• **READING PASSAGE**:
>> start
Translating to dollars: at $20 per hen, monthly losses range from $20–$60 with no defense, $0–$5 with proper overhead defense. Over a year that is $240–$720 saved by installing the netting once.
Solid Run Roof: The Complete Defense
A solid run roof — polycarbonate panels, metal roofing, or heavy-duty tarp on a frame — is the only defense that approaches 100% effectiveness. Hawks cannot strike through solid material; the entire vertical attack vector closes.
Material options:
- Polycarbonate corrugated panels: $50–$100 for a typical run. Lets light through (run plants grow), shed rain. Lifespan 10+ years.
- Galvanized metal roofing: $80–$150 per run. Lasts 25+ years. Loud in rain. Best for regions with snow load.
- Heavy-duty tarp: $30–$60 per run. Cheapest option. Replace every 3–5 years from UV degradation.
- Wood + shingle roof: built-in like a porch roof. Most expensive but best aesthetic match for premium coops.
Run roofs also solve adjacent problems: rain shelter for the flock, summer shade reducing run temperatures by 10–15°F, and snow weight on netting (which collapses uncovered netting in any region with regular snow).
>> end
• **SOURCE DATA**:
>> start
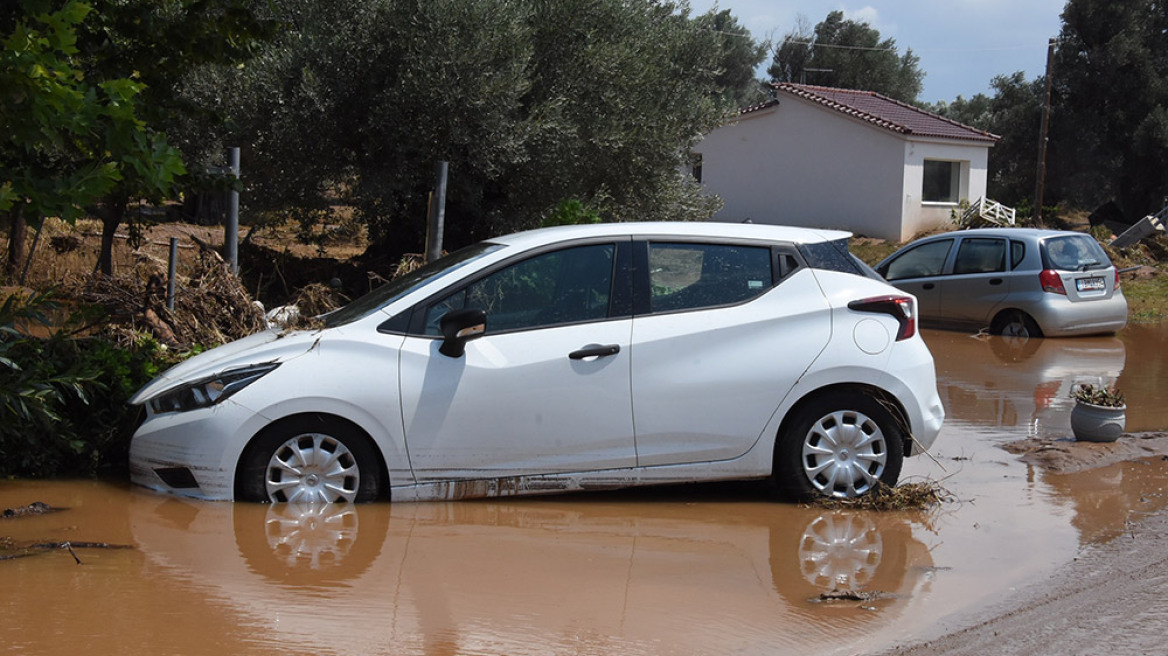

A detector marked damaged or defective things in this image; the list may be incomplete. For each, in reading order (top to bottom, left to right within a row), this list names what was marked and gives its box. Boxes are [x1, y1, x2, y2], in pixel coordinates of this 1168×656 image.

damaged vehicle [130, 220, 948, 502]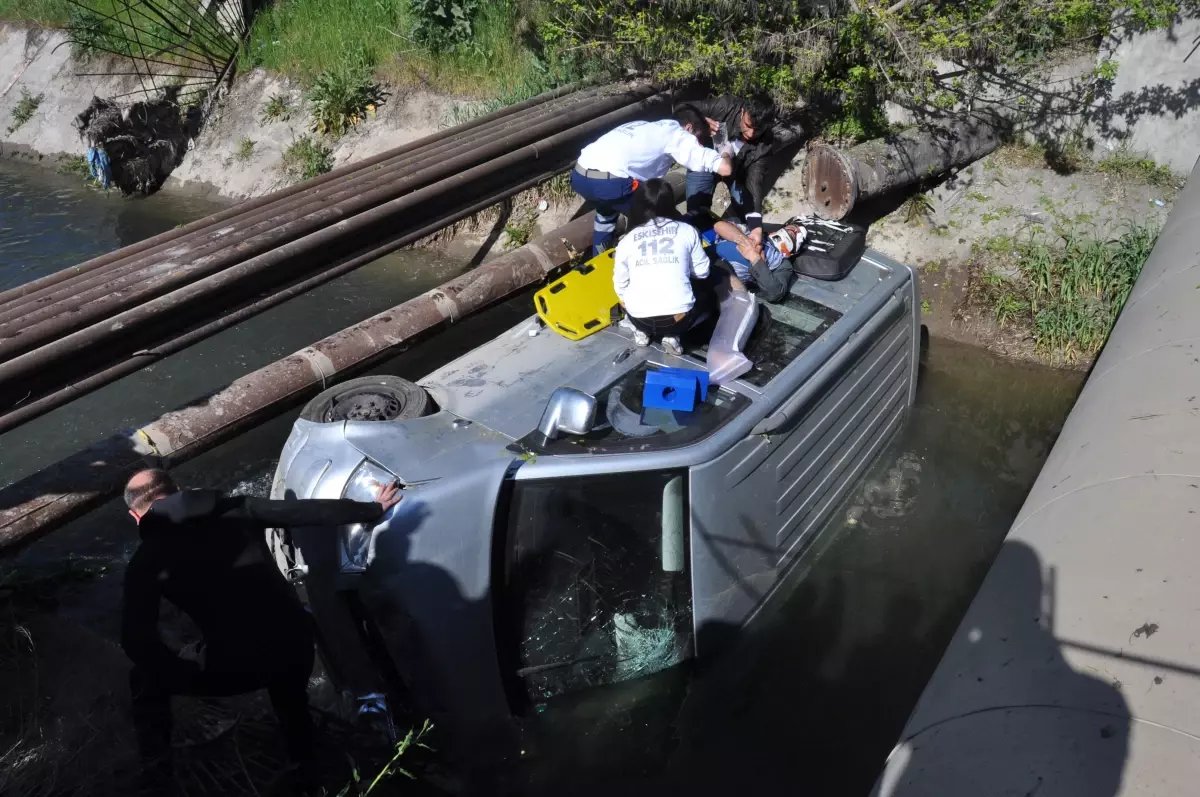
>> end
Please say whether each statement below agrees with the passage on run roofs, answering yes or no and quoting the words of the passage that decide it.
1. Galvanized metal roofing lasts more than 25 years.
2. A heavy-duty tarp needs replacing about every 10 years.
3. Polycarbonate corrugated panels block light from the run.

1. Yes: "Lasts 25+ years."
2. No: "Replace every 3–5 years from UV degradation."
3. No: "Lets light through (run plants grow)"